Verilen görev A:
Seçilen metinde "STGM ve TÜSEV, Türkiye'deki" ifadesinden "araştırması bulguları paylaşıldı." ifadesine kadar uzanan bölümü aynen yazın.
Verilen görev B:
Seçilen metne göre iki rapor nerede sunuldu? Lütfen yalnızca yeri belirtin.

Seçilen metin:
= = = =

25/10/2023 | Yazar: Kaos GL

STGM ve TÜSEV, Türkiye'deki sivil toplum alanını izleyerek hazırladığı örgütlenme özgürlüğü ve katılım hakkı raporlarını tanıtarak bulguları STÖ temsilcileriyle paylaştı.

“Örgütlenmede özgürlükler yerine sınırlamalar üzerine yoğunlaşılıyor” Kaos GL - LGBTİ+ Haber Portalı

Sivil Toplum Geliştirme Merkezi (STGM) Derneği ve Türkiye Üçüncü Sektör Vakfı (TÜSEV) iş birliğiyle yürüttüğü Örgütlenme Özgürlüğünün İzlenmesi projesi kapsamında hazırladığı Türkiye'deki sivil alana dair önemli veriler sunan Sivil Toplum için Elverişli Ortam İzleme Matrisi 2020-2021 Türkiye Raporu ve Türkiye’de Sivil Toplum Örgütleri: Örgütlenme Özgürlüğü ve Katılım Hakkı Raporu’nu dün (25 Ekim) Minerva Han’da sundu.

Sivil toplum örgütü temsilcilerinin takip ettiği tanıtım toplantısında rapor özetleri ve saha araştırması bulguları paylaşıldı.

Ceza ve yaptırımlar orantılılık ilkesine uymuyor

TÜSEV, Sivil Toplum için Elverişli Ortam İzleme Matrisi 2020-2021 Türkiye Raporu ile STK’ları ilgilendiren yasal ve mali mevzuat hakkında farkındalık yaratılmasını, sivil toplum için elverişli ortamın izlenmesi ve geliştirilmesi ile kamu-sivil toplum kuruluşu (STK) iş birliğinin güçlendirilmesini amaçlıyor.

= = = =

Verilen veriler:

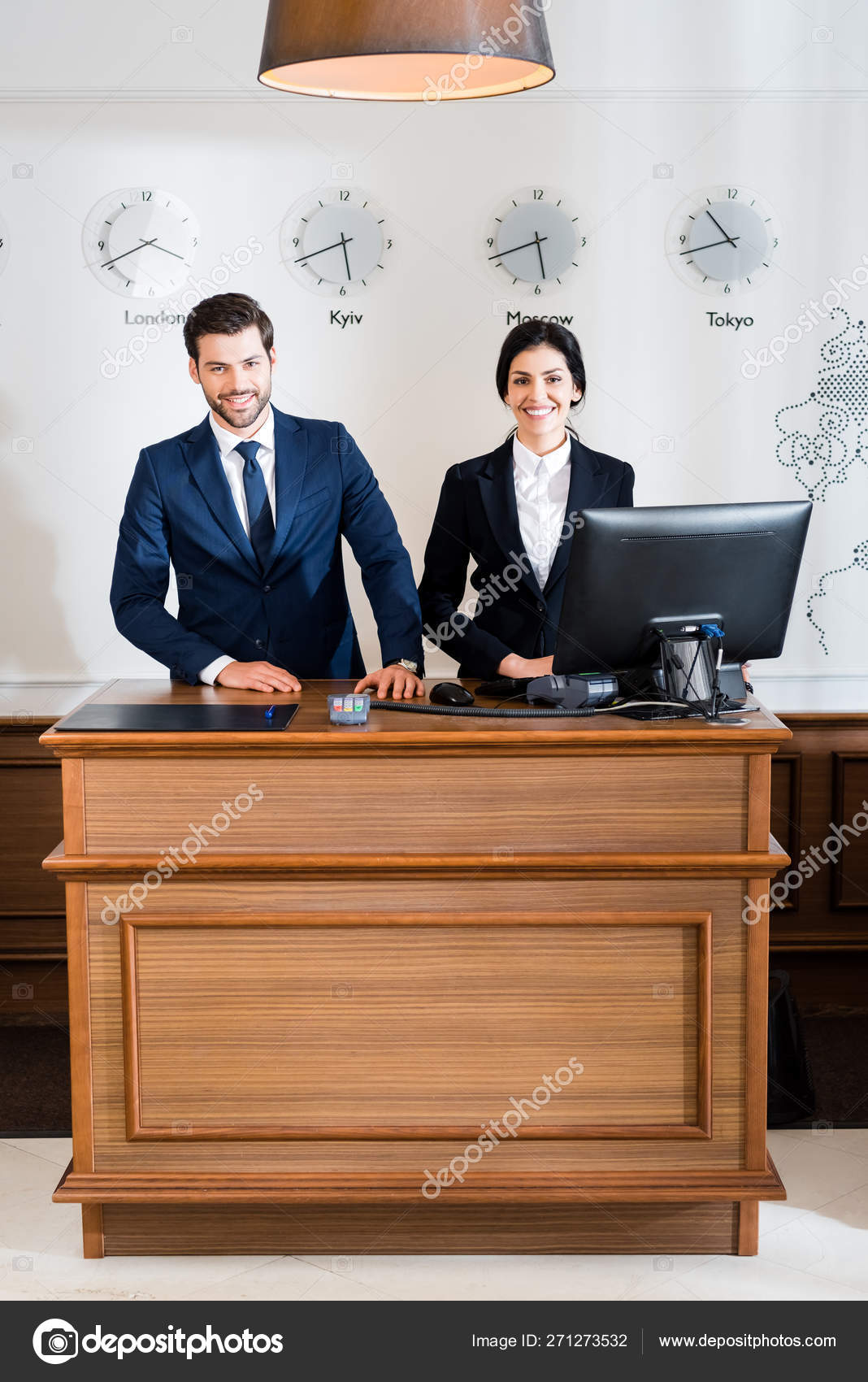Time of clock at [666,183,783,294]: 10:42
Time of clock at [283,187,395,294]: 5:41
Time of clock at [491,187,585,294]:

= = = =

Doğru yanıt A:
STGM ve TÜSEV, Türkiye'deki sivil toplum alanını izleyerek hazırladığı örgütlenme özgürlüğü ve katılım hakkı raporlarını tanıtarak bulguları STÖ temsilcileriyle paylaştı.

“Örgütlenmede özgürlükler yerine sınırlamalar üzerine yoğunlaşılıyor” Kaos GL - LGBTİ+ Haber Portalı

Sivil Toplum Geliştirme Merkezi (STGM) Derneği ve Türkiye Üçüncü Sektör Vakfı (TÜSEV) iş birliğiyle yürüttüğü Örgütlenme Özgürlüğünün İzlenmesi projesi kapsamında hazırladığı Türkiye'deki sivil alana dair önemli veriler sunan Sivil Toplum için Elverişli Ortam İzleme Matrisi 2020-2021 Türkiye Raporu ve Türkiye’de Sivil Toplum Örgütleri: Örgütlenme Özgürlüğü ve Katılım Hakkı Raporu’nu dün (25 Ekim) Minerva Han’da sundu.

Sivil toplum örgütü temsilcilerinin takip ettiği tanıtım toplantısında rapor özetleri ve saha araştırması bulguları paylaşıldı.

Doğru yanıt B:
Minerva Han’da.